**Supplied text**
On Moving On – A Review
In Joan Didion’s memoir on grief, The Year of Magical Thinking, she wrote “a single person is missing for you, and the whole world is empty.”
Within the book she explains that one of the most painful parts of grief was having something come up that she wanted to share with her husband, but couldn’t. She said “this impulse did not end with his death. What ended was the possibility of response.” Which, for her was problematic because she often felt like she could imagine “what [he] would say or do” if he were alive, because, as a writer, that “comes as naturally to [her] as breathing.”
I don’t know if that’s necessarily a quality limited to writers, as much as it is the quality of someone who spends a lot of time living outside of their head. I frequently play out conversations in my mind, how things would go if I reached out to someone I’m not talking to anymore, what the reaction would be if I was blunt and told them how they made me feel (the good and the bad), and of course, what I’d say to my grandmother, or to Kennedy, or even to my grandfather, who I never met.
These conversations largely get me nowhere. What they “say” to me is a looping cassette of whatever reinforcement I need in the moment, despite that the conversations often become consuming. Talking to these imaginations, well, it’s like picking off a scab. You’re reopening the wound, exposing yourself to the outside elements. It feels good, but you’re sure it’s bad for you. At the very least, it doesn’t get you anywhere.
That was Joan’s takeaway too. She struggled to escape grief because she constantly fell back into it. It wasn’t until she came to terms with the fact that she did not know everything about her husband that we see any real healing in the book.
Memories are mutable. We make them and the people we share them with into what we want them to be. This is a lesson Joan didn’t learn until Blue Nights, a book she wrote six years later about the death of her only daughter.
I think one of the biggest intrapersonal problems people tend to face is the conflict of memory. How a moment is perceived is filtered through a dozen lenses and biases, that perception is then contorted to fit a world view that your brain can rationalize, and over time is adjusted and changed by a dozen other memories.
When I travelled more, I found myself in a city I dreamed about visiting. And I was there with someone I had feelings for. It was every bit as gorgeous as I expected it to be, and looking back I can remember smiling ear to ear when I got off the bus. I then remember having an absolutely terrible time.
When I look back on the trip, I think about how it was a waste and how that place that seemed so magical to me, was now ruined—but when I look back at pictures of myself that I took there, I’m smiling. I wrote a message to a friend stating “travelling with someone for the first time has extra road bumps built in, but I am having a great time.”
I don’t remember that message, but I do remember the road bumps.
This is unfortunately the trick memory plays on us. It boils away the filler and leaves the concentrate. The sweet and the bitter. The laughter and the apologies. The good and the bad. At that point, only time can dilute it, or at least wash the taste from your mouth. But you’ll never get the holistic experience back, it’s gone.

**Data rows**
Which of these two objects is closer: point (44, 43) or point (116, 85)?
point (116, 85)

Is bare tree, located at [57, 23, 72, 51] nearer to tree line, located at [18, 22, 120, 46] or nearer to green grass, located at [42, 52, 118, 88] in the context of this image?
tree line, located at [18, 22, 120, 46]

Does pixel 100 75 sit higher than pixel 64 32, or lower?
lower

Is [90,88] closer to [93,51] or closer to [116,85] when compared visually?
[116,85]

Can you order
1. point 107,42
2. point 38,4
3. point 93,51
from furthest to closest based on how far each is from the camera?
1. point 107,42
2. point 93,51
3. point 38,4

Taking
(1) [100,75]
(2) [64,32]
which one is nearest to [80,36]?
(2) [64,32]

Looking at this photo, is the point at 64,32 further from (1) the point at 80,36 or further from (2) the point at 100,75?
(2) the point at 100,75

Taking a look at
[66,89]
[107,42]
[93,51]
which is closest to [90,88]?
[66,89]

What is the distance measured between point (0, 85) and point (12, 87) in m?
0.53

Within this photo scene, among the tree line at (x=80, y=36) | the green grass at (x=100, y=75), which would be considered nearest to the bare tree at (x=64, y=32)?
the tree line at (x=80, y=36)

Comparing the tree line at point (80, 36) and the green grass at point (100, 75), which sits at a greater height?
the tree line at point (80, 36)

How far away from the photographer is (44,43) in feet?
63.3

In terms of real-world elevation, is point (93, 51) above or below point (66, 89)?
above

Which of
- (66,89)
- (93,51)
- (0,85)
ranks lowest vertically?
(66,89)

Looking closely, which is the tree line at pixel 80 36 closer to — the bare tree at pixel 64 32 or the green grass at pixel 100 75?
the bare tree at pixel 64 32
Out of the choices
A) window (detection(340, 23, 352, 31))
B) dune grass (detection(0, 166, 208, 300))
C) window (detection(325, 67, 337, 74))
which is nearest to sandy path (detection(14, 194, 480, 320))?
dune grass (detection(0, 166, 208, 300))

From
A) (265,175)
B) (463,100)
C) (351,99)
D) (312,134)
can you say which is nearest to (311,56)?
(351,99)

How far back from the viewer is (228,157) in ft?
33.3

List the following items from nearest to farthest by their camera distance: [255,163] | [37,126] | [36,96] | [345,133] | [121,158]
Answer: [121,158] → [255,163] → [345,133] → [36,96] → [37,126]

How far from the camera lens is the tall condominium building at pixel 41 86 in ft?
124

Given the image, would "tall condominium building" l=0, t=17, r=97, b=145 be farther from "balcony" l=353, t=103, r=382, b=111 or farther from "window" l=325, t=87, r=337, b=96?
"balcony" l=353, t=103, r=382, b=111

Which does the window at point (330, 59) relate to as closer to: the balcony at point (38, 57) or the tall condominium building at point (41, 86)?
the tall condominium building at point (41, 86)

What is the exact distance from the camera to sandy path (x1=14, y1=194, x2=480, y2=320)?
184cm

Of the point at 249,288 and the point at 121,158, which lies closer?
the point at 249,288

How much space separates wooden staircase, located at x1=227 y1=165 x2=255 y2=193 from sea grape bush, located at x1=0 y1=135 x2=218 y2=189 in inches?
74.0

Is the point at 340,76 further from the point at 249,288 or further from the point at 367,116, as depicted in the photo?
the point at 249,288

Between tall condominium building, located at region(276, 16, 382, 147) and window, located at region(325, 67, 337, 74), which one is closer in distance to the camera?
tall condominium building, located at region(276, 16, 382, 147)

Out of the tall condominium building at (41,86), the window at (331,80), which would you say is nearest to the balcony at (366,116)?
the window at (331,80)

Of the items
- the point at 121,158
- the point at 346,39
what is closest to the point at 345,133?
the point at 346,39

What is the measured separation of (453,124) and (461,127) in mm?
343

**Required work**
a: In the essay on grief and memory, what is the title of the book Joan Didion wrote six years later about the death of her only daughter?
b: Continue the essay on grief and memory from its final sentence, keeping the same reflective first-person voice.

**Answers to the tasks**
a: Blue Nights

b:
We do the same thing to people. In fact, I’m not sure how old I was when I stopped treating people as events to experience and started treating them as well, people, but I can remember the before and after. I think it’s a lesson we all learn, and probably a little too late.
But the thing is, for people you lose, they actually become an event. They’re no longer changing. They’re static. Something that you experienced. You won’t have new moments or change or anything with them. There’s no new context to be found, you can’t hear how they experienced your shared moments. And as much as you try to picture them in the here and now, as someone reacting to what you’re doing or seeing, they’re just whatever you can remember. They’re a guess.
There’s this phenomenon that the poet Donald Hall wrote about in an essay entitled “The Third Thing,” in which he explains what made his life with his late wife, Jane Kenyon, so successful. The third thing, to Hall, was something that is essential to all marriages, and in my opinion is essential to all successful relationships (whether they be platonic or otherwise). It’s the things you share. Common interests, moments, really just any point of external connection.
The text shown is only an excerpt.